Photonics Spectra
- Senior Editor: Jake Saltzman
- Categories: Science and technology magazines
- Frequency: Monthly
- Total circulation (2019): 100,000
- First issue: January 1967 (Optical Spectra and renamed to Photonics Spectra in 1982)
- Company: Laurin Publishing Company, Inc.
- Country: United States
- Based in: Pittsfield, MA
- Language: English
- Website: www.photonics.com
- ISSN: 0731-1230

= Photonics Spectra =

Monthly B2B magazine

Photonics Spectra is a monthly business-to-business (B2B) magazine published for the engineers, scientists, and end users who develop, commercialize and buy photonic products. It provides both technical and applications information for all aspects of the global industry, integrating all segments of photonics: optics, lasers, imaging, fiber optics and electro-optics as well as photonic component manufacturing, solar cell improvements, LED lighting for cars and offices, THz, EHz, UV, IR, and visible light imaging and test equipment.

In addition to news and feature articles, Photonics Spectra contains business reports, technology updates, reader forums, new products and literature, calendars of conferences and courses, and applications reports.

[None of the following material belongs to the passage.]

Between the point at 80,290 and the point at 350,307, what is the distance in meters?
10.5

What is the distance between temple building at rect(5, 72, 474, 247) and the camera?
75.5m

Photonics Spectra has been published since 1967 by Laurin Publishing Company, Inc. in Pittsfield, MA, United States.

==History==

The first Optical Industry Directory was published in 1954 by Dr. Clifton Tuttle, an eminent retired Eastman Kodak physicist. At its inception the Directory was a small single volume. It succeeded notably, expanding over the years into the present multimedia publication.

Theresa "Teddi" C. Laurin (1924 - November 5, 2015) joined the company in 1962 and, as publisher, worked closely with Dr. Tuttle. In 1964 Francis T. Laurin and Teddi C. Laurin purchased and incorporated the company, which later became known as Laurin Publishing Company. In 1967, in response to industry demands, she founded and launched Optical Spectra. In 1982 the magazine's name was changed to Photonics Spectra to reflect the growing influence of these new light-based technologies. Today, the worldwide distribution of Photonics Spectra is over 100,000 copies.

Laurin Publishing currently maintains a staff of over 50 employees at its headquarters in Pittsfield, Mass. and at its editorial and sales branch offices. The company also includes several contributing editors located around the world and an editorial advisory board of over 25 leaders in the photonics industry.

==Prism Awards==

The Prism Awards for Photonics Innovation is an international competition that honors the best new photonic products on the market. The Prism Awards has received applications from more than 35 countries across the globe. Applications are judged by a panel of leading industry experts, venture capitalists, luminaries, and visionaries.

Since 2008 SPIE and Photonics Media have been working together on the award, named the "Photonics Oscar" by OptecNet Deutschland, to bring attention and give recognition to companies that are creating products that make a difference.